Exercise set =
[1] In the microeconomics course objectives, which formula are students expected to use to compute percent changes?
[2] Translate this sentence from the microeconomics course objectives into Spanish: "After taking Boal's section of Econ 2, students will be able to do the following."
[3] Reproduce the part of the microeconomics course objectives between "Part 1: Competitive" and "and available inputs.", inclusive.

Document passage =
────────
Principles of Microeconomics (Econ 002)
Drake University, updated Spring 2006
William M. Boal

www.drake.edu/cbpa/econ/boal/002

william.boal@drake.edu

LEARNING OBJECTIVES

After taking Boal's section of Econ 2, students will be able to do the following.

Part 1: Competitive Supply and Demand

A. Introduction
- Recognize the economic definition of "rational behavior."
- Distinguish normative from positive economic statements.
- Compute percent changes using the midpoint formula.
- Apply approximation rules for percent changes of products or ratios.
B. Production and trade
- Compute average product and marginal product from a table of output and input levels, and recognize diminishing returns.
- Construct a production possibility curve using data on production functions and available inputs.
- Recognize the tradeoff between consumption and economic growth using a production-possibility framework.
- Compute opportunity cost from a linear production-possibility curve, or from a table of alternative output levels.
- Identify comparative advantage using opportunity costs of two producers.
────────
Record excerpts =
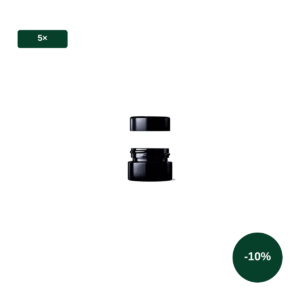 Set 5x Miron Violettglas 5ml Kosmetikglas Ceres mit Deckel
────────
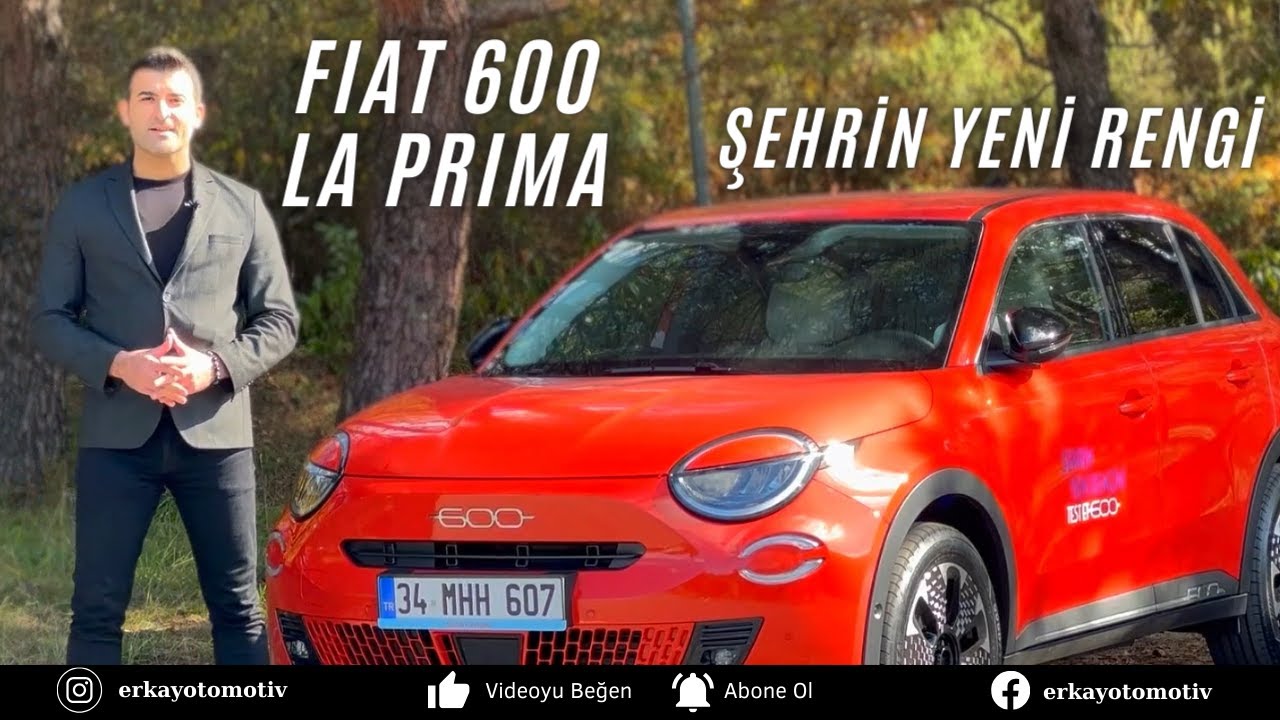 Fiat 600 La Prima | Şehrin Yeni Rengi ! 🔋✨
────────
Exercise responses =
[1] The midpoint formula.

[2] Después de cursar la sección de Boal de Econ 2, los estudiantes podrán hacer lo siguiente.

[3]
Part 1: Competitive Supply and Demand

A. Introduction
- Recognize the economic definition of "rational behavior."
- Distinguish normative from positive economic statements.
- Compute percent changes using the midpoint formula.
- Apply approximation rules for percent changes of products or ratios.
B. Production and trade
- Compute average product and marginal product from a table of output and input levels, and recognize diminishing returns.
- Construct a production possibility curve using data on production functions and available inputs.